■ WHAT IS EXPECTED
Write a continuation of the biographical sketch of the builder and painter John F. Seguin, picking up after its final sentence.

■ SOURCE EXTRACT
He left Scollard Hall high school in Grade 10 to become a carpenter. In 1951, he began contract work. In 1953, he married Anita Major, whom he met in Temagami, Ontario. They married in 1953 and had six children. In 1957, he started John F. Seguin Ltd., a building contracting business that he operated until his retirement. In 1972, he created Bay Building Components, a manufacturing business, which he operated until 1979. When he retired, he spent winters in Big Pine Key or Punta Gorda, Florida .

From 1983 to 1985, he studied drawing, painting and photography at Florida Keys Community College in Key West, Florida. From 1986 to 1987, he studied drawing with Don Stewart, as well as painting and etching, in San Miguel D'Allende, Mexico at Bellas Artes. From 1987 to 1988, John took studio with Ron Shuebrook at the Ottawa School of Art, in Ottawa, Ontario, and participated in the extended art history trip to Europe with art historian, Yves Larocque. In 1988, he graduated with a three-year diploma. While in Ottawa, he studied painting and drawing with Richard Gorman and Robert Hyndman. His studio was in Callander Bay, Ontario. John died in 2001.

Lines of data
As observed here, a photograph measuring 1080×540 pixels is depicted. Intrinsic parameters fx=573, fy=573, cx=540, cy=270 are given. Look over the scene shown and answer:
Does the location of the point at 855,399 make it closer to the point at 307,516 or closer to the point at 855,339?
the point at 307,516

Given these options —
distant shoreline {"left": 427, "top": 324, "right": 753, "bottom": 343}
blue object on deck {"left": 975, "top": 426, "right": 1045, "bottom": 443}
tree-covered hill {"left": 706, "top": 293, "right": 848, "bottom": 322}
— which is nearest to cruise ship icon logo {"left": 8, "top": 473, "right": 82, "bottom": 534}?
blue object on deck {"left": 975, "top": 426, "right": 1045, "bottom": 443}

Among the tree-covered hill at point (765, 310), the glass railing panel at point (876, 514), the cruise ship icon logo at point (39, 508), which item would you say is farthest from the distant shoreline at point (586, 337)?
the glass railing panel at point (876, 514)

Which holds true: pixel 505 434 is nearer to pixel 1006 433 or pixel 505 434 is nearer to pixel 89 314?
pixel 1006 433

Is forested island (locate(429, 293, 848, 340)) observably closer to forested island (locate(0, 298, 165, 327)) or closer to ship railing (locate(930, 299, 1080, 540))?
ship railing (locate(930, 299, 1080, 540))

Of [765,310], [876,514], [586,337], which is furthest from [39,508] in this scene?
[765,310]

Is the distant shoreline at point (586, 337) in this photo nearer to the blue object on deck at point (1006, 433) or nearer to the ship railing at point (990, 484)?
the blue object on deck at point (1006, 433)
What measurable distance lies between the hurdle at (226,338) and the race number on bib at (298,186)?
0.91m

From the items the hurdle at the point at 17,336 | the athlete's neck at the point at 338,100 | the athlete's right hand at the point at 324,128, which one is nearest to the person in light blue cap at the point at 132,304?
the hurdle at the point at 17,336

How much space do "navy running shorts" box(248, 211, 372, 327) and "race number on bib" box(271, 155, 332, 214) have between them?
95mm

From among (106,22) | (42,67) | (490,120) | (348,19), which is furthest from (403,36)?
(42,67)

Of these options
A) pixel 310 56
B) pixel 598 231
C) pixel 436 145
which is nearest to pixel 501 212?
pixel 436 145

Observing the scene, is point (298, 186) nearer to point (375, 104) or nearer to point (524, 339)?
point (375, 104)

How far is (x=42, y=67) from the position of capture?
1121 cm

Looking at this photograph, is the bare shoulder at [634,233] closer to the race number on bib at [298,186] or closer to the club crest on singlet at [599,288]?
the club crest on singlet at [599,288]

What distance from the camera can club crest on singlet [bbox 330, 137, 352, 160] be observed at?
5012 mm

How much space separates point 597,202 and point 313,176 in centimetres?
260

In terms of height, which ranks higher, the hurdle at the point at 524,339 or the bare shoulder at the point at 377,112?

■ WRITTEN ANSWER
Solo exhibitions of his work have been held in North Bay at White Water Gallery and the W. K. P. Kennedy Gallery (John F. Seguin Retrospective, 2003).

John's works are in private and corporate collections, including J.S. Redpath, Correctional Services (North Bay), Ontario Northland Railway, and IBM.

(The biographical information featured here was written in consultation with John's daughter, Caroline Seguin-Rutland, in 2006.)

Profile:

John F. Seguin, local Building Contractor and Artist, was born in North Bay, Ontario, to parents Clara (Fournier), and Archie Seguin in 1928. My father's upbringing played a significant part in preparing him for the role of Painter. My grandmother, Clara, was also an accomplished Artist, and my grandfather, Archie, an amateur Jewelry Designer. The most significant aspect of his childhood, apart from his artistic milieu, was the richness of his surroundings. My father spent his childhood summers at his parent's summer cottage on Lake Nosbonsing, where he developed a connection with nature that was central in his work. His mother, a schoolteacher, encouraged his creativity. She recounted with pride his precocity when, as a very young child, he built a toolbox with precise accuracy and adorned it with a realistic painting of a devil.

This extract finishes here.